7. The pressure relief valve assembly according to any one of claims 1-5, wherein, The elastic element and the first sealing element are in line contact.

8. The pressure relief valve assembly according to any one of claims 1-5, wherein, The first sealing element includes a first sealing body and a retaining wall; The first sealing body includes a first surface and a second surface, which are disposed opposite to each other in the thickness direction of the first sealing body. The first surface abuts against the elastic element, and the second surface abuts against the second sealing element. The baffle wall is connected around the outer edge of the first sealing body and protrudes relative to the first surface. The baffle wall also surrounds part of the elastic element. The end of the baffle wall away from the first sealing body is spaced apart from the pressure plate.
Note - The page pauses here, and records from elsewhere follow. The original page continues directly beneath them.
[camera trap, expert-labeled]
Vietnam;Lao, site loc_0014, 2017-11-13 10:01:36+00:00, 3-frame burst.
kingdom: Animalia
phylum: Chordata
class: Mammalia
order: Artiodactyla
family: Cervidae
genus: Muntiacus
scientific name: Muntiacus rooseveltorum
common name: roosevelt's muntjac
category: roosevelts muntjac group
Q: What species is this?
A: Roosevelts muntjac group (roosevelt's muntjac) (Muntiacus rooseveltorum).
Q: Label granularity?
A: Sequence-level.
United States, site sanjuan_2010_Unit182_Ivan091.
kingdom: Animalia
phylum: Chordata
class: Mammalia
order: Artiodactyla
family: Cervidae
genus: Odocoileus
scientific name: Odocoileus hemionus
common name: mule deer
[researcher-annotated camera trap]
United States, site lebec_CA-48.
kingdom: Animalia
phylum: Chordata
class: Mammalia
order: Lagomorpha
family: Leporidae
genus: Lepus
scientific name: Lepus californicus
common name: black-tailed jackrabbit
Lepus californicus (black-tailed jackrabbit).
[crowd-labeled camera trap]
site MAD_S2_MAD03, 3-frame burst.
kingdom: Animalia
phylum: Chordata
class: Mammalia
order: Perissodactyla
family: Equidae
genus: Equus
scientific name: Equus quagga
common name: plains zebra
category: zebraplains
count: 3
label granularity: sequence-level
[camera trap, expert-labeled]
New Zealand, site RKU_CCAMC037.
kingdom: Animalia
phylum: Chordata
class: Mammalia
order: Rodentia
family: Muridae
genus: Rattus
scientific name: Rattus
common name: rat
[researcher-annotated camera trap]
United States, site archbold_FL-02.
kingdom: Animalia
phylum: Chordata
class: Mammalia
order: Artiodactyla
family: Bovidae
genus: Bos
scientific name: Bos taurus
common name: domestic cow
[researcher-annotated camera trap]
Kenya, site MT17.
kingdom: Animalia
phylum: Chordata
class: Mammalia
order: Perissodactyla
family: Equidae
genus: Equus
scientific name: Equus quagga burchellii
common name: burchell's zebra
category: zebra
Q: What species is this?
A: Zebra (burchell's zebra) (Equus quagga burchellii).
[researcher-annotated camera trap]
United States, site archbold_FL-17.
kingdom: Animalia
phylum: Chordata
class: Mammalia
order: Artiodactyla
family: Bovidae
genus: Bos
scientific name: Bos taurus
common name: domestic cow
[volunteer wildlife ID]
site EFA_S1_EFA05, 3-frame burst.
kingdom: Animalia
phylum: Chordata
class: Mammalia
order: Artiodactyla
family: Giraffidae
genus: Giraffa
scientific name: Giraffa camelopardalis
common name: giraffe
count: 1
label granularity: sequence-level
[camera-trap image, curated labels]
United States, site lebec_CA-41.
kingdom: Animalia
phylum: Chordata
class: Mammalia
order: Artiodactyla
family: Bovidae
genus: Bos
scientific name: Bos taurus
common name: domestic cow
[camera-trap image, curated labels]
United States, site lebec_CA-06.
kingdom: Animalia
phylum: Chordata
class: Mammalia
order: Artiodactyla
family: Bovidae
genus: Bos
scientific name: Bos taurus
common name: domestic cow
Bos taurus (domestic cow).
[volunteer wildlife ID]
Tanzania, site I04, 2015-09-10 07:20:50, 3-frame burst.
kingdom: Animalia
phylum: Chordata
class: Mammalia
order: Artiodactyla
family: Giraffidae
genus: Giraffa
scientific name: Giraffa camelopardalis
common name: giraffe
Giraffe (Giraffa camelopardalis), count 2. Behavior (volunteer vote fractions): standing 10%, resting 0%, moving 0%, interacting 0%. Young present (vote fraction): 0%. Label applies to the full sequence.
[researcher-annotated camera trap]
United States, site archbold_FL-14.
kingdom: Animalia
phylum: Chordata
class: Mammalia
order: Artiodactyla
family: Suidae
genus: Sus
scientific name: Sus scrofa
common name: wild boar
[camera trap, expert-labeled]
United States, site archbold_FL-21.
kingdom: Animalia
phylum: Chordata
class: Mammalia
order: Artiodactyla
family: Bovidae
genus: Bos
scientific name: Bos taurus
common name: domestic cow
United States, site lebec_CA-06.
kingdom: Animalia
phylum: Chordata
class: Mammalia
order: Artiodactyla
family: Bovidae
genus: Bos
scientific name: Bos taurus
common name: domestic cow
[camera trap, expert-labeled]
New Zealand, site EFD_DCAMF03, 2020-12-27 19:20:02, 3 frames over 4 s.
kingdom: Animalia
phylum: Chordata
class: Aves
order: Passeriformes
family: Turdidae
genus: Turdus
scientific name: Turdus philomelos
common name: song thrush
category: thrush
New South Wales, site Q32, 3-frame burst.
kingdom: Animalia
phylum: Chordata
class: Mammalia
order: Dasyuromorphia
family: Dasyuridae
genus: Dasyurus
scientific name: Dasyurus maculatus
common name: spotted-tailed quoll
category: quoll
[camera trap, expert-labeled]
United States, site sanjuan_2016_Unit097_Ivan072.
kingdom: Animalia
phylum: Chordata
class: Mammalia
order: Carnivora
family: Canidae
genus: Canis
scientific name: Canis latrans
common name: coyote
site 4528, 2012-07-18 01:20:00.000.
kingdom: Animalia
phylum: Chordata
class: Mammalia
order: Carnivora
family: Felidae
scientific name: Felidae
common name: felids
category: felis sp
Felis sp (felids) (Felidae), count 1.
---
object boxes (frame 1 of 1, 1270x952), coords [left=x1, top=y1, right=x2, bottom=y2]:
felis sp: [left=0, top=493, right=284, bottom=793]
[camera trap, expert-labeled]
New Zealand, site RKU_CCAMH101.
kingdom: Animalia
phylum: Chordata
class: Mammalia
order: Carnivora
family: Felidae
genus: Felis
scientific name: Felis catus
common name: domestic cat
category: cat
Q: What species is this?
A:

The gap area between the outer peripheral surface of the baffle wall and the side wall of the first mounting groove forms the first air passage.

9. The pressure relief valve assembly according to claim 8, wherein, The portion of the first surface that contacts the elastic element is a plane.

10. The pressure relief valve assembly according to any one of claims 1-5, wherein, The second seal is in line contact with the first seal, and / or the second seal is in line contact with the first mounting groove.

11. The pressure relief valve assembly according to any one of claims 1-5, wherein, The second sealing element includes an inner ring body and an outer ring body. The inner ring body abuts against the bottom wall of the first sealing element and the first mounting groove. The outer ring body surrounds and connects to the outer edge of the inner ring body. The thickness of the outer ring body is less than the thickness of the inner ring body.

12. A top cover assembly, wherein, The top cover assembly includes a top cover and a pressure relief valve assembly as described in any one of claims 1-11, wherein the top cover has a first mounting groove and an air inlet that are connected in communication, and the pressure relief valve assembly is located in the first mounting groove and covers the air inlet.

13. The top cover assembly according to claim 12, wherein, The first mounting groove includes a first groove and a second groove, which are coaxially arranged. The cross-sectional width of the first groove along the thickness direction of the top cover is greater than the cross-sectional width of the second groove along the thickness direction of the top cover. A first stepped surface is formed at the connection between the first groove and the second groove. The pressure plate is located in the first groove and abuts against the first stepped surface. The elastic element is located in the first groove and the second groove. The first sealing element and the second sealing element are both located in the second groove.

14. A battery, wherein, The battery includes a cell, a housing, and a top cover assembly as described in claim 12 or 13, the top cover assembly being connected to the housing and forming an accommodating space with the housing, the cell being located within the accommodating space.

15. An electrical appliance, wherein, The electrical device includes the battery as described in claim 14.